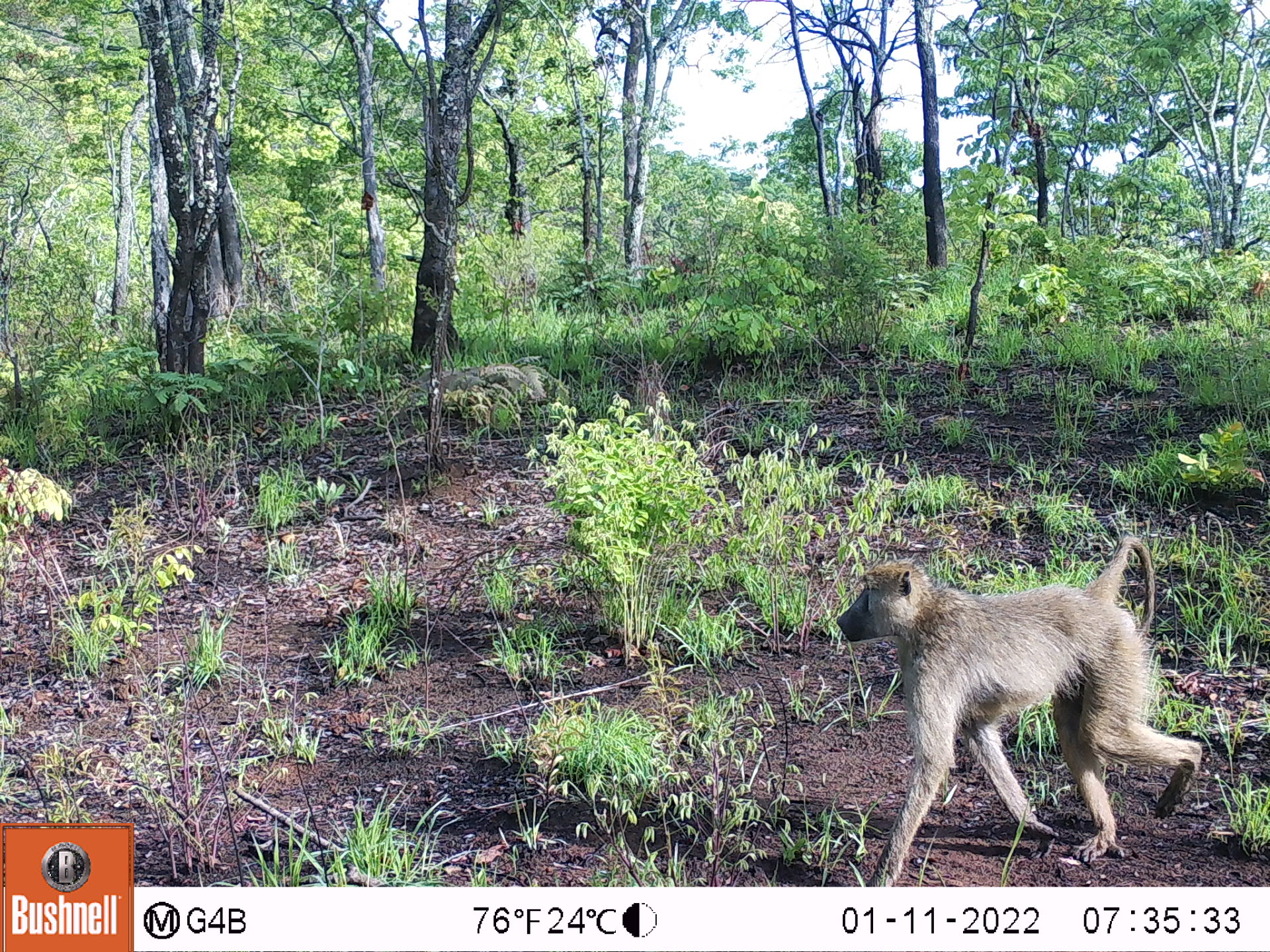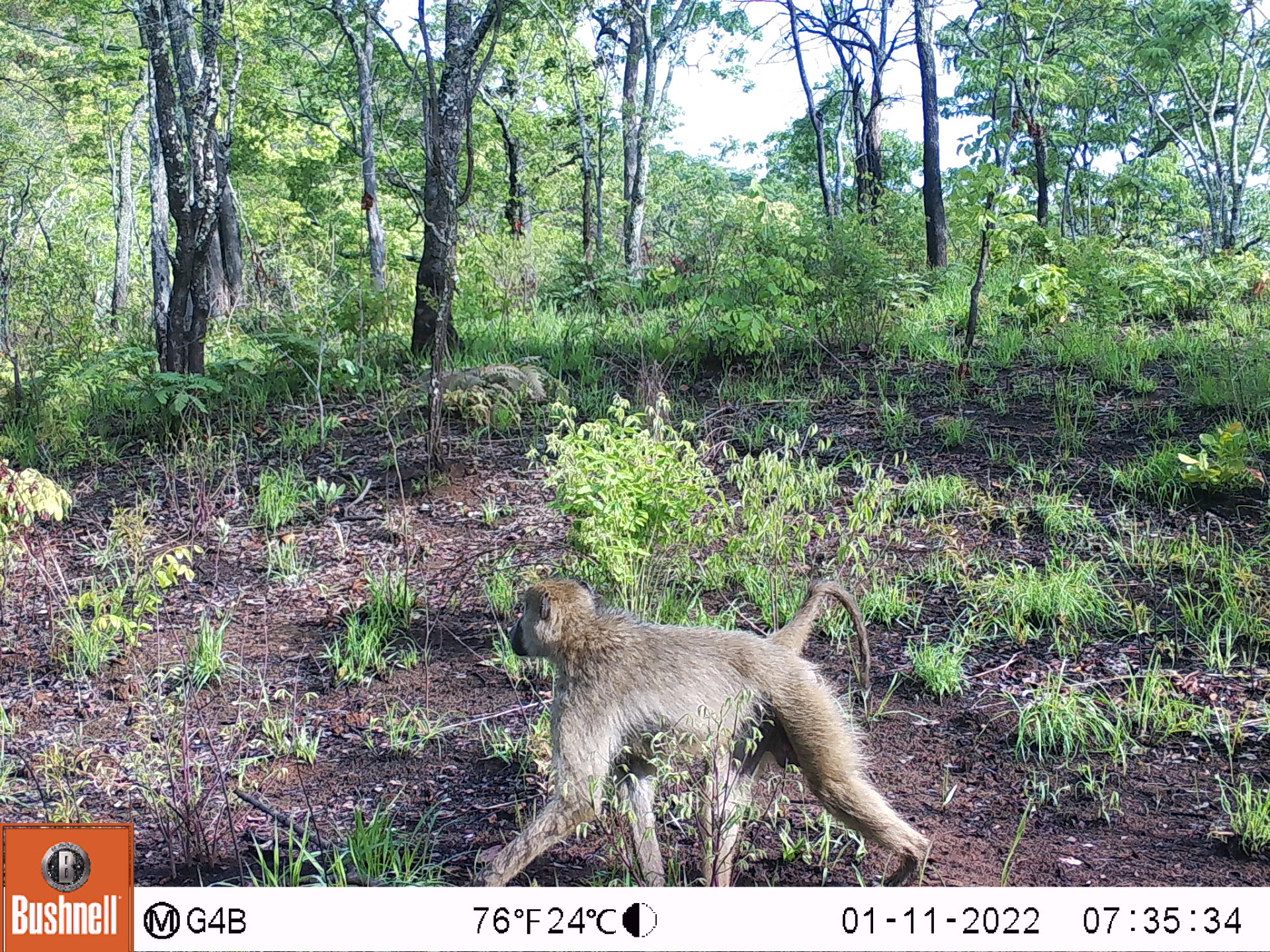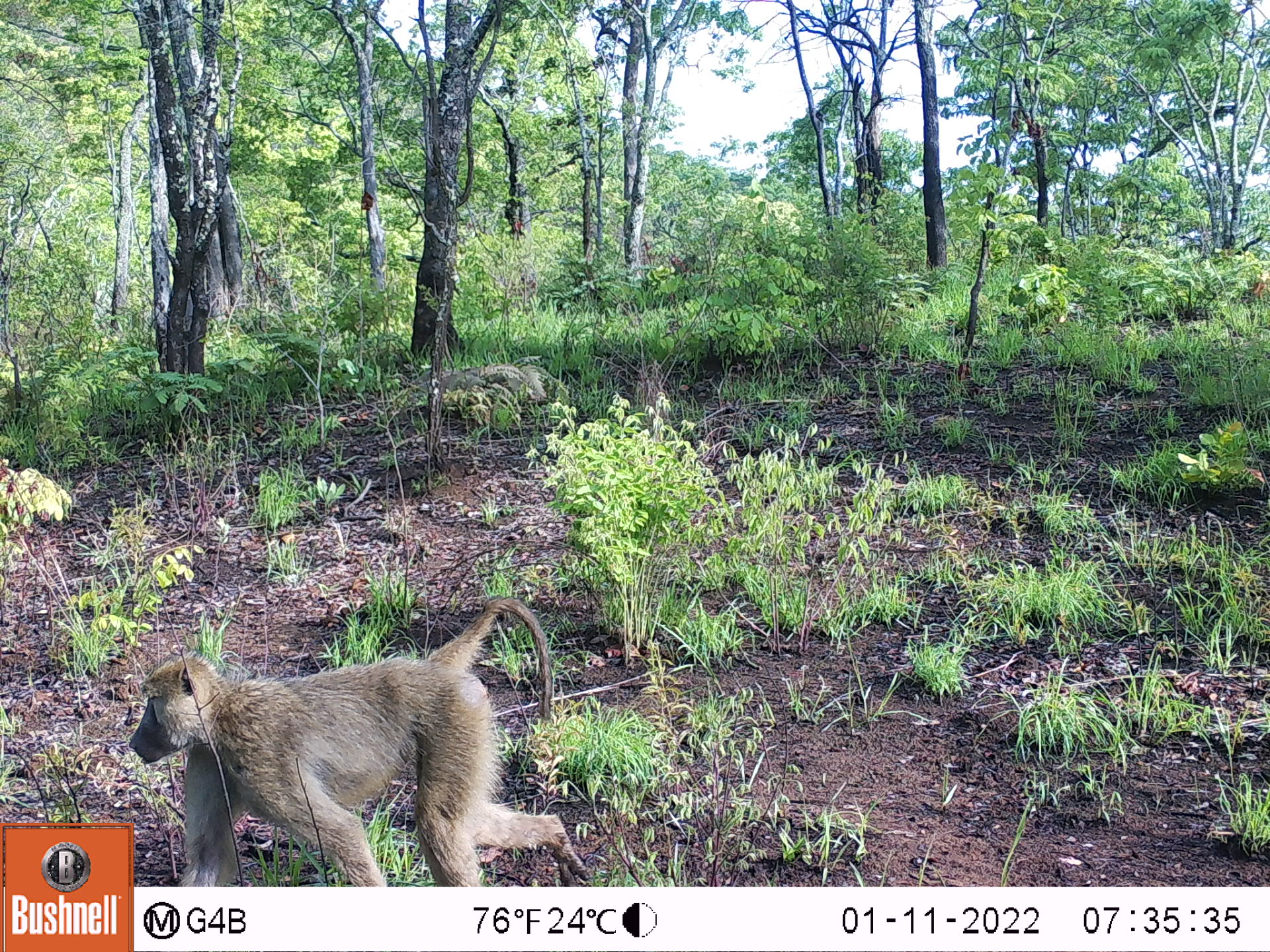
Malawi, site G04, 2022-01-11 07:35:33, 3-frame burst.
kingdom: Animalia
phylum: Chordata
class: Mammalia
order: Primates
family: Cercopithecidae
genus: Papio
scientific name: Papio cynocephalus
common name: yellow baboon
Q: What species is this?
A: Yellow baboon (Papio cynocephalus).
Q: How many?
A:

▶ _Task instructions_: Give the records above again in full and exactly, but exclude every picture.

▶ _Answer for the task_:
Malawi, site G04, 2022-01-11 07:35:33, 3-frame burst.
kingdom: Animalia
phylum: Chordata
class: Mammalia
order: Primates
family: Cercopithecidae
genus: Papio
scientific name: Papio cynocephalus
common name: yellow baboon
Q: What species is this?
A: Yellow baboon (Papio cynocephalus).
Q: How many?
A:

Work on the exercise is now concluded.